_WORK INSTRUCTION:_
For the entries that follow, retype exactly the lines from the one containing "leaves background download" to the one containing "Swanlake, istoty natura, ptaki", inclusive, and only those. Images stay out of the copy.

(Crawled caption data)
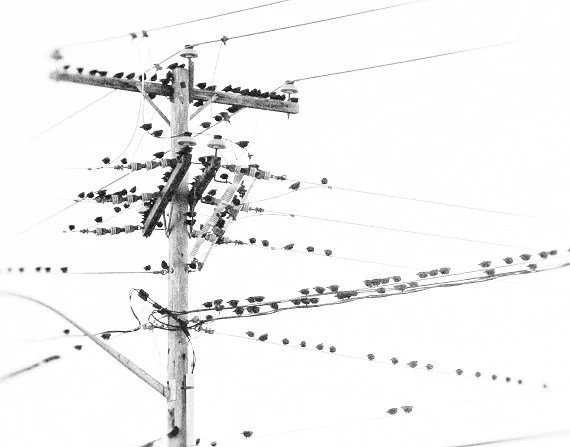 Items similar to Birds on a Wire Minimal Black and White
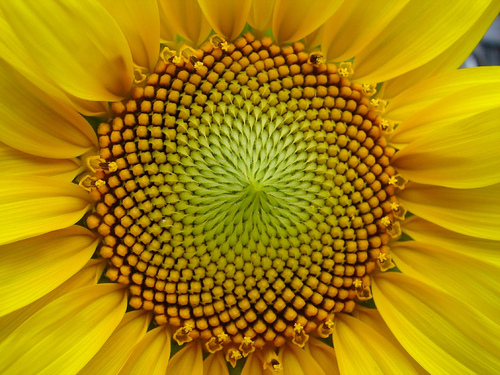 Sunflower seeds are a great source of vitamin E. Photo by Esdras Calderan.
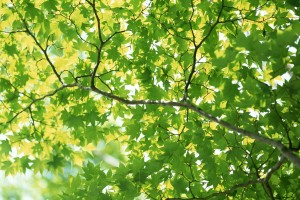 leaves background download
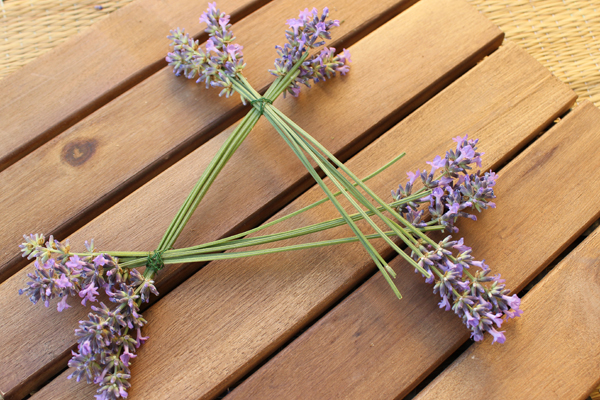Lavendel_Stern06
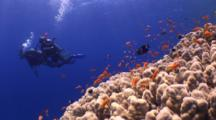 Schooling Anthiasfish On Huge Dome Coral With Divers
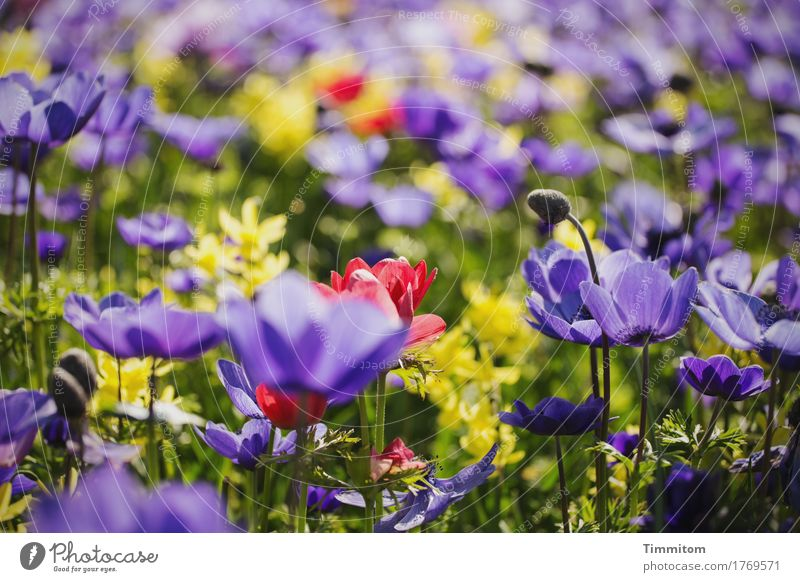A few flowers (2). Nature Plant Flower Leaf Blossom Bud Blossoming Yellow Green Violet Red Multicoloured Colour photo Exterior shot Deserted Day
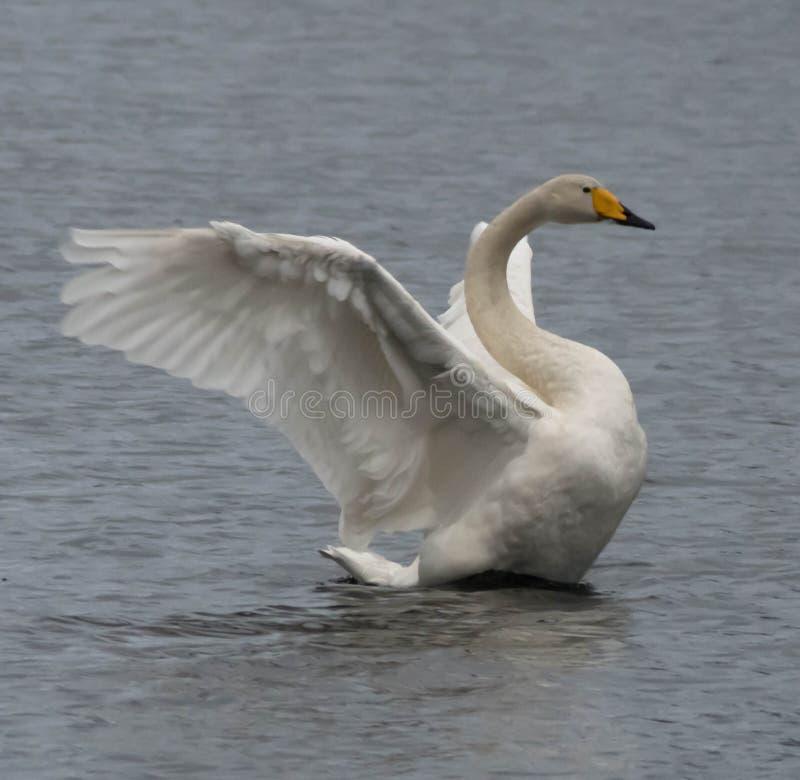 Swanlake, istoty natura, ptaki obraz royalty free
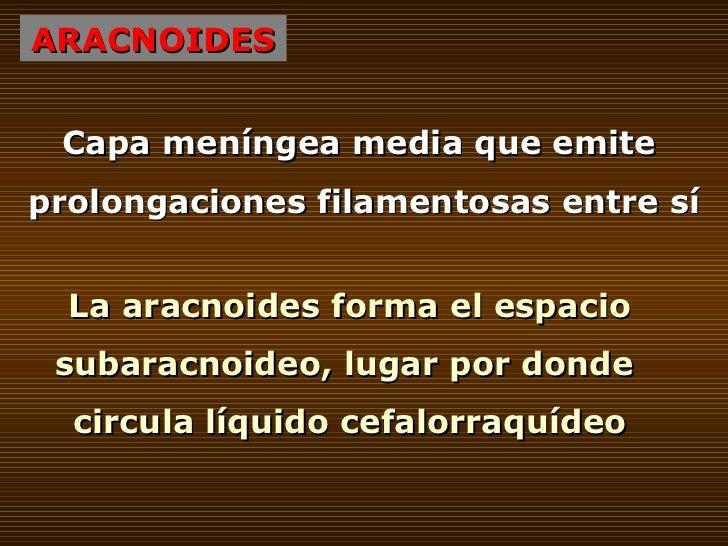 ARACNOIDES Capa meníngea media que emite  prolongaciones filamentosas entre sí La aracnoides forma el espacio subaracnoide...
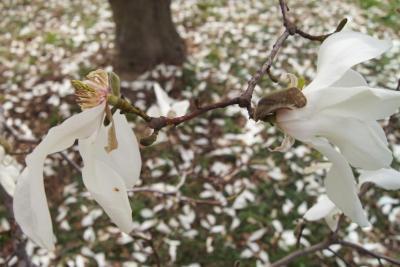 Magnolia ×proctoriana (Proctor's Magnolia), flower, past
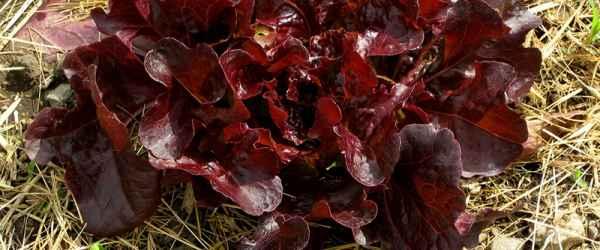 selbsternte-salat-rot-gemulcht-600x250-crop-50-50.jpg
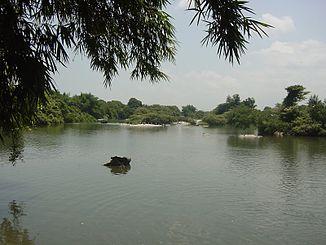 Kaveri im Ranganathittu-Vogelschutzgebiet nahe Shrirangapattana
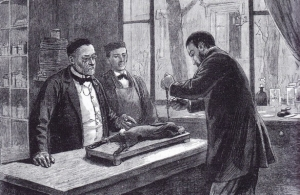 ©M.Pasteur inoculant la rage à un lapin. L'Univers illustré, 16 janvier 1886
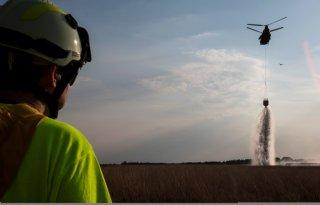 Droogte verdubbelt aantal natuurbranden
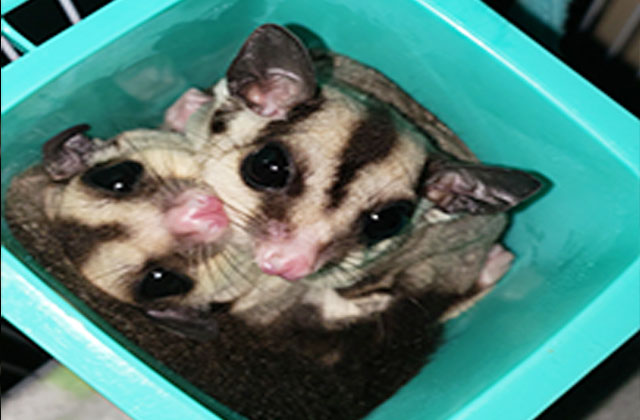 two sugar gliders in tight space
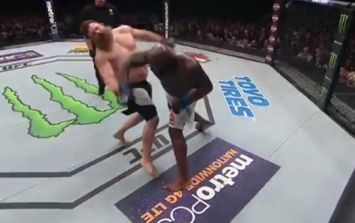 VIDEO: Can somebody please explain to us how Roy Nelson stayed conscious after this right hand?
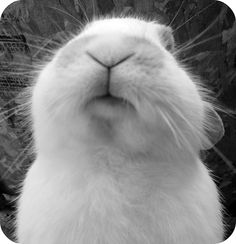 bunny nose...this is what Chester does when she wants me to rub her forehead
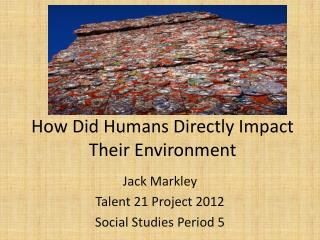 How Did Humans Directly Impact Their Environment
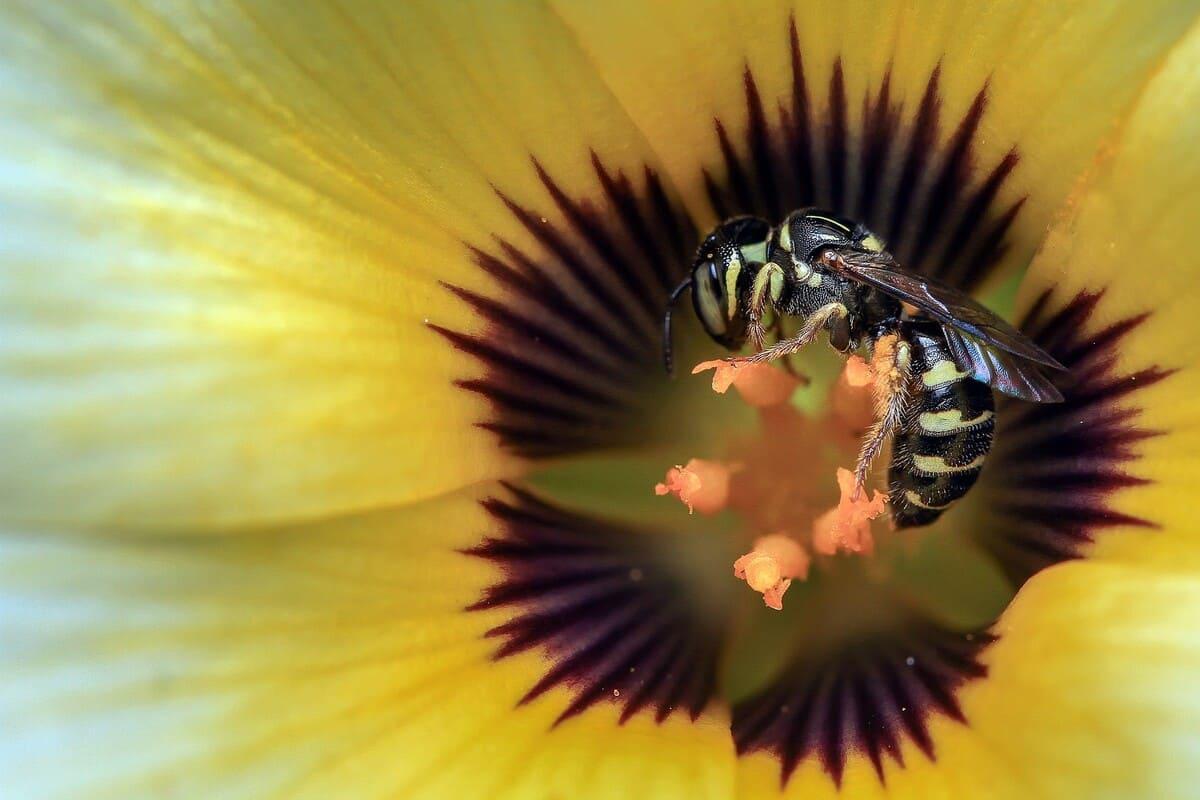 Le-vespe-impollinano-i-fiori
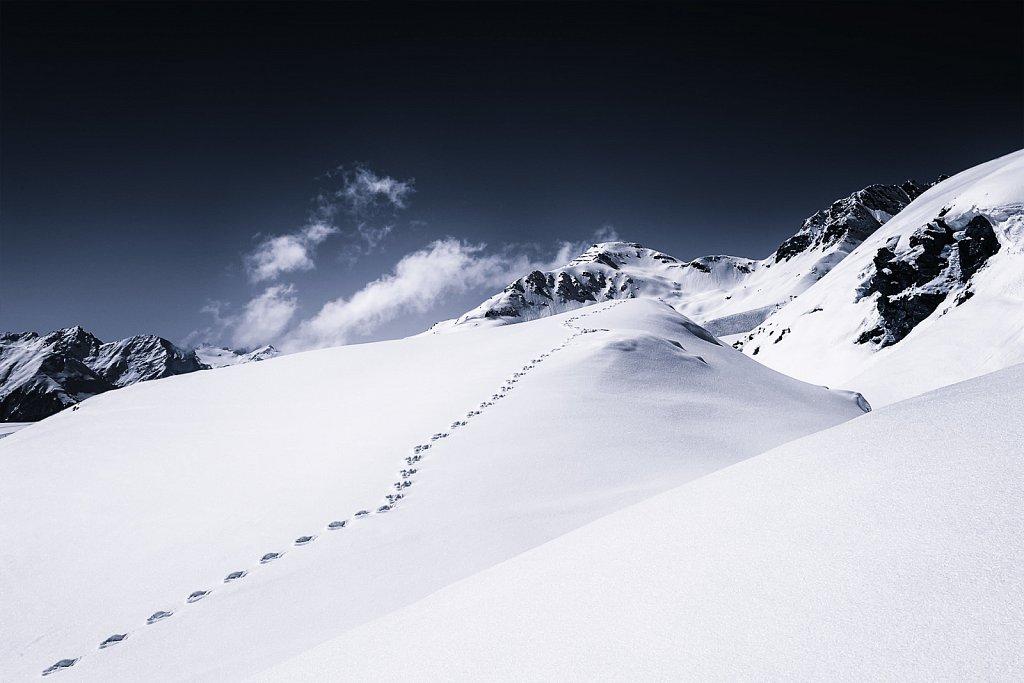 Der lange Weg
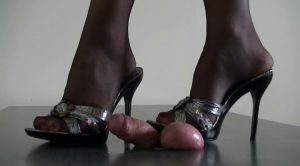 PRESSED COCK – ABALLS AND COCK TRAMPLE
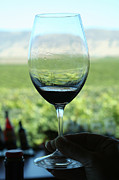 Pinot Noir Photos - Wine Glass by Mary McGrath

_ANSWER SECTION:_
 leaves background download
Lavendel_Stern06
 Schooling Anthiasfish On Huge Dome Coral With Divers
A few flowers (2). Nature Plant Flower Leaf Blossom Bud Blossoming Yellow Green Violet Red Multicoloured Colour photo Exterior shot Deserted Day
 Swanlake, istoty natura, ptaki obraz royalty free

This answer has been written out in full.